ほとんどの人は、聞くことよりも話す方が好きだ。「いや、私は話すのはどうも…」と言う人もいるが、そのような人でも、大部分は「大勢の前で話すのが苦手」なだけである。
「2人きりでも話すのは苦手」と言う人もいるかもしれないが、そういう人は、話す相手といい意味でも悪い意味でも緊張関係にあり、自分が話さないといけないと構えるから話しにくいだけだ。
どんなに話すのが苦手という人でも、リラックスして話ができ、聞き上手の人が相手だと、立て板に水のごとくしゃべれるものである。
一方、聞くことは多くの人が苦手である。それはなぜなのか?
人の話を聞くのは、ラジオ番組などを聞くのと違って、相手の気持ちを理解しなければならないという「負担」が、聞き手にかかるからだ。
従って、「聞き上手」になるには、相手の気持ちを負担に感じないようにならなければならない。具体的には、次のような「聞く技術」を身につける必要がある。
聞き上手は話さない
聞き上手になりたければ、まず自分からは話さないことである。相手の前でゆったり構えていれば、まず間違いなく、相手の方から口を開く。あなたは素直にそれを聞くだけでよい。
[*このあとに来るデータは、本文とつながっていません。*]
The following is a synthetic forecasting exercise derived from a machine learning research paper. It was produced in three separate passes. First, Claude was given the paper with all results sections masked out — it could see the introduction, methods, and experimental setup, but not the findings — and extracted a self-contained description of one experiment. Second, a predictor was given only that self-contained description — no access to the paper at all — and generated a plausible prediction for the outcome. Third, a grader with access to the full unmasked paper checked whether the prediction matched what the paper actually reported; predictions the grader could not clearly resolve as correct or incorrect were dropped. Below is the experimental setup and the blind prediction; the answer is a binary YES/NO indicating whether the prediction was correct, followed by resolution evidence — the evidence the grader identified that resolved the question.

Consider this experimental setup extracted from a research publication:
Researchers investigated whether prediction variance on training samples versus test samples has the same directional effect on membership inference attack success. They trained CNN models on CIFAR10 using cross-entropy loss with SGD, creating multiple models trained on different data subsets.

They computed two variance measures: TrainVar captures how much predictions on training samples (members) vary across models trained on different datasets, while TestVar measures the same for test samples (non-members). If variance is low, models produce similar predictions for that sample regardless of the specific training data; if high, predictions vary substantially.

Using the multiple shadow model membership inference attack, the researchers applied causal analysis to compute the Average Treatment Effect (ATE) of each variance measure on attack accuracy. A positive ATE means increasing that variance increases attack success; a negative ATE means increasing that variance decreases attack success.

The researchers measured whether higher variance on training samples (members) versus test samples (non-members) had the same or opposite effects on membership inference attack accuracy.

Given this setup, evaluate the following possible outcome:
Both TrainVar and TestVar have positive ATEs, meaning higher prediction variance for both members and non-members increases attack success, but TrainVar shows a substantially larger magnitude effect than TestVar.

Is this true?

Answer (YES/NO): NO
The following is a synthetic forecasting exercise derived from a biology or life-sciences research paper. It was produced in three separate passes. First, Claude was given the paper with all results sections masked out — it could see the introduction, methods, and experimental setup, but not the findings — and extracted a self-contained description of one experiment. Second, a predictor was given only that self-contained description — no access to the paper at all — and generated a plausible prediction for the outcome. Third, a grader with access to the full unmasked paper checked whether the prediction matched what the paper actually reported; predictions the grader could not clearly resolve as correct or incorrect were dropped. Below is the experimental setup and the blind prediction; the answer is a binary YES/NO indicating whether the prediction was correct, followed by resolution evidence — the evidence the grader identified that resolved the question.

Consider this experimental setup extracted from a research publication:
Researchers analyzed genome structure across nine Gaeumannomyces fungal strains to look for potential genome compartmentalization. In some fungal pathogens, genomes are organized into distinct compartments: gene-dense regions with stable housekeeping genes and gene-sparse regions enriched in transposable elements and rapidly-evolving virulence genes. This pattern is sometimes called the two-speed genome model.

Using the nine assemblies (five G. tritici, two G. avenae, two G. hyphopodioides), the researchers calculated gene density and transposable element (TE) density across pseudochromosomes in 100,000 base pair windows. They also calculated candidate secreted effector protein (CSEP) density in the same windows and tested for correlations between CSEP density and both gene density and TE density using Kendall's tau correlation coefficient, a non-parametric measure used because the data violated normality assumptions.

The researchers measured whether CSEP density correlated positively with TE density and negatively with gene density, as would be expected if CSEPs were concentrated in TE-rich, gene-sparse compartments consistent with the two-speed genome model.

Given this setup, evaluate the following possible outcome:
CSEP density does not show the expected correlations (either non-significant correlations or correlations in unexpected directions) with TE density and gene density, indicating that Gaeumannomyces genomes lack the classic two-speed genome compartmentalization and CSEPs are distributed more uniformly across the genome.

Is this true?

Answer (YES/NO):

そうすると会話のパターンは、相手が話し、こちらが聞くという相手主導のものになる。
相づちを打つ以外はしゃべらず、意見を聞かれた時は手短に答える。答えがすぐに出てこない時は、「そうですね」と言って考えていればいい。しばらくすると、相手の方が何か言ってくるはずだ。
相づちを打つ
プロの聞き手であるカウンセラーは、相手の話を聞く時には自分の意見は決して言わず、相手の気持ちを肯定しながら聞く。
その際、重要なのが「相づち」である。相づちを挟みつつ聞くと、相手はぐっと話しやすくなる。
ただその相づちも、ワンパターンでは駄目だ。種類が豊富でないといけない。